- _Tasks to carry out_
1: Below is a text about restaurant prices. List each weakness it attributes to the restaurant business.
2: In the text about restaurant prices below, what does the writer say a meaningful portion of the recent price increases has been doing?

- _Text_
=== Begin Enclosure ===

Are those pre-pandemic era prices you are referring to? Yes, things have changed. The pandemic highlighted how restaurants had a fundamentally flawed business model by operating so tightly with such small margins. A healthy business needs to be able to weather bumps in the road like the pandemic, but if you are doing the equivalent of living paycheck to paycheck as a business, that means your prices are too low. The pandemic really highlighted how as restaurant patrons, we were underpaying this entire time. A meaningful portion of the price increase you've seen at restaurants across the board since then has simply been correcting prices to what they should have been this whole time.

It does suck, because we were all used to getting an underpriced meal and and it sucks giving up something we are all so used to but the solution isn't to keep a flawed restaurant business culture where most fail in the first 5 years and most can't handle being shut down for a couple of weeks.the solution is to treat dining out as more of a luxury than we were previously and adapt by cooking more and what have you.

=== End Enclosure ===

- _Source information_
=== Begin Enclosure ===

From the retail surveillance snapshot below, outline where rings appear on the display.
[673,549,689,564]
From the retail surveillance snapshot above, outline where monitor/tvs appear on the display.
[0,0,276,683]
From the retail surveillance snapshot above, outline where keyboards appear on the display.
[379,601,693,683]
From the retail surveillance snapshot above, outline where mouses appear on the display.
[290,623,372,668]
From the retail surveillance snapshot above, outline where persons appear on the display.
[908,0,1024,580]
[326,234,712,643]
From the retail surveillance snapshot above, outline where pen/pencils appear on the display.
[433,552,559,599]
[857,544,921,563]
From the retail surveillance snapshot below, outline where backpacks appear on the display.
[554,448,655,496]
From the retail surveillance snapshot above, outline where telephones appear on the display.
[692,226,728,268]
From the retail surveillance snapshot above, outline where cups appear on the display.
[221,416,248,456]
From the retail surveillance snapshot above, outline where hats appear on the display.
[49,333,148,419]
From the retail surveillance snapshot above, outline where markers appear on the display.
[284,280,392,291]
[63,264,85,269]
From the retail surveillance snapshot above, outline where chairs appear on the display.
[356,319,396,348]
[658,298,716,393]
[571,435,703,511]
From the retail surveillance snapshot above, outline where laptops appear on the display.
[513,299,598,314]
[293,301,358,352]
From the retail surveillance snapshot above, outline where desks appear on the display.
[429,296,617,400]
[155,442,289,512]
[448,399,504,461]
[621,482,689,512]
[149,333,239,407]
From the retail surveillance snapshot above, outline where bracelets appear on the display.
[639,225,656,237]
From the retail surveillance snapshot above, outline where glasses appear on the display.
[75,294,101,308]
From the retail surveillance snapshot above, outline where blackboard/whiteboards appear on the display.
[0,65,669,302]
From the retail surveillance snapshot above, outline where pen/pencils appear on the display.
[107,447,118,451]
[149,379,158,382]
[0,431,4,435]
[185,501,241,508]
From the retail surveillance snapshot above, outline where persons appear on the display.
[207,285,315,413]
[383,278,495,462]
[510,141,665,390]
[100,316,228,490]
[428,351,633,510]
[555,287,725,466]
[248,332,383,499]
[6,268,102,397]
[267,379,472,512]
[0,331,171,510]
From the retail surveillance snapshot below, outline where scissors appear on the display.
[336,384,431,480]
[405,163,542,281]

=== End Enclosure ===

- _Solved problems_
1:
- Operating so tightly with such small margins
- Prices that are too low
- Most fail in the first 5 years
- Most can't handle being shut down for a couple of weeks

2: Correcting prices to what they should have been this whole time.